En un momento se pregunta a Foucault sobre las snuff movies (supuestos filmes
donde se mata a alguien frente a cámara), que aparentemente vio en New York:
“Eso ya no es cine. Forma parte de los circuitos eróticos privados, que están
hechos solamente para encender el deseo”. Es útil tomar a Foucault como una
máquina aceitada, una gran herramienta para pensar el cine pornográfico en toda
su dimensión. Es más, quizá sea la única filosofía que permita esa relación
plástica, si de cuerpos y poder se trata. El porno es, en efecto, un gran
dispositivo de desorganización de los cuerpos femeninos y masculinos, de los
roles, de los mandos, de los intercambios y del poder de unos sobre otros.

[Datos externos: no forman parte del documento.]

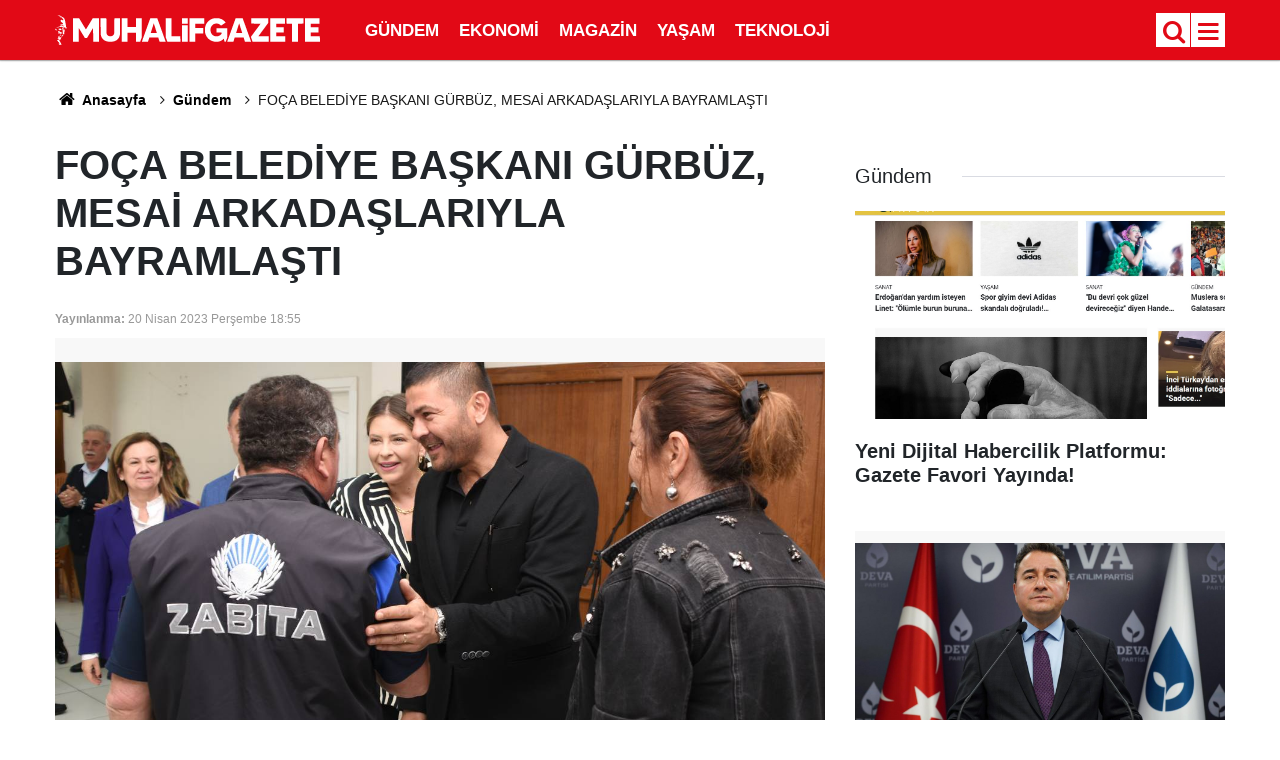

--- FILE ---
content_type: text/html; charset=utf-8
request_url: https://www.google.com/recaptcha/api2/aframe
body_size: 258
content:
<!DOCTYPE HTML><html><head><meta http-equiv="content-type" content="text/html; charset=UTF-8"></head><body><script nonce="CltJgLi8b0QhyPHAyQ_Wpw">/** Anti-fraud and anti-abuse applications only. See google.com/recaptcha */ try{var clients={'sodar':'https://pagead2.googlesyndication.com/pagead/sodar?'};window.addEventListener("message",function(a){try{if(a.source===window.parent){var b=JSON.parse(a.data);var c=clients[b['id']];if(c){var d=document.createElement('img');d.src=c+b['params']+'&rc='+(localStorage.getItem("rc::a")?sessionStorage.getItem("rc::b"):"");window.document.body.appendChild(d);sessionStorage.setItem("rc::e",parseInt(sessionStorage.getItem("rc::e")||0)+1);localStorage.setItem("rc::h",'1768730620547');}}}catch(b){}});window.parent.postMessage("_grecaptcha_ready", "*");}catch(b){}</script></body></html>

La reflexión en torno a la política y el cine es inevitable, no sólo a partir
de Sade sino desde el nazismo, allí se sitúa la palabra del film Hitler, una
película sobre Alemania (1977) dirigida por Hans Jürgen Syberberg: “El film de
Syberberg es un bello monstruo. Digo ‘bello’ porque es lo que más me impactó, y
es tal vez lo que usted quiere decir cuando habla del carácter perverso del
film. No hablo de la estética del film, de la que no conozco; él logró hacer
surgir cierta belleza de esta historia sin ocultar nada de lo que tenía de
sórdido, de infame, de cotidianamente abyecto”. A Foucault siempre le interesó
la erotización del poder, o el poderío libidinal a toda regla. Esa relación
placer/poder encuentra en sus tomos finales de la Historia de la sexualidad
(tanto El uso de los placeres como La inquietud de sí, 1984) momentos de gran
vuelo reflexivo, que parecen anclar su mirada sobre el cine que le
interesaba.
En la entrevista titulada Antirretro (1974) que dio a los Cahiers du cinéma,
marca: “Ahora, la literatura barata no es ya suficiente. Hay medios mucho más
eficaces, que son la televisión y el cine. Y creo que son una manera de
recodificar la memoria popular, que existe pero que no tiene ningún medio para
formularse. Entonces no se muestra a la gente lo que fue, sino lo que es
necesario que recuerde que fue. La memoria es un gran factor de lucha, si se
tiene la memoria de la gente, se tiene su dinamismo. Y también se tiene su
experiencia, su saber sobre las luchas anteriores”. Lo atinado de esta reflexión
puede pasmar. Por algo todo régimen político tiende a ejercer la propaganda
fílmica o televisiva como herramienta esencial, algo visible desde las películas
de montaña nacionalsocialistas de Leni Riefenstahl hasta la estética kitsch del
realismo socialista soviético.
El pensamiento cinematográfico de Foucault, breve, estigmatizado e incómodo
(incluso para él mismo) quizá resulte más propicio que ningún otro en estos
tiempos de construcción de relatos y efectos de verdad oficiales, a fin de
mostrar las costuras, desbaratar las memorias binarias y maniqueas, abrir
puentes y fulminar dogmas. Rodrigo Tarruella, que traficaba un pensamiento
deslumbrante en sus críticas de cine, decía, con su prosa de poeta beatnik
vernáculo: “Cada filmografía de un director de cine contiene una creencia en
algo. Las creencias difieren y chocan, o parecen chocar. Los disparates de
interpretación y apropiación desde un código único (fuere psicoanalítico,
marxista o cualquier otro) indican un deseo autoritario de ignorar cuál es el
motor de creencias de cada artista. Ignorar o silenciar, uno de los términos en
beneficio del otro es entrar en mentiras sectarias y decir boludeces (las de
‘derecha’ y las de ‘izquierda’ son simétricas). Los poetas-cinematográficas
trabajan sobre la vida: contradicciones, paradojas. Hablar y escribir sobre cine
es también trabajar conviviendo con paradojas y contradicciones”. En algún
sentido, el acercamiento de Foucault al cine no hace más que marcar esa
imposición e imposibilidad, la visibilidad de la contradicción, sin nunca
imponer. Ir al cine con Foucault habría sido una experiencia magnífica.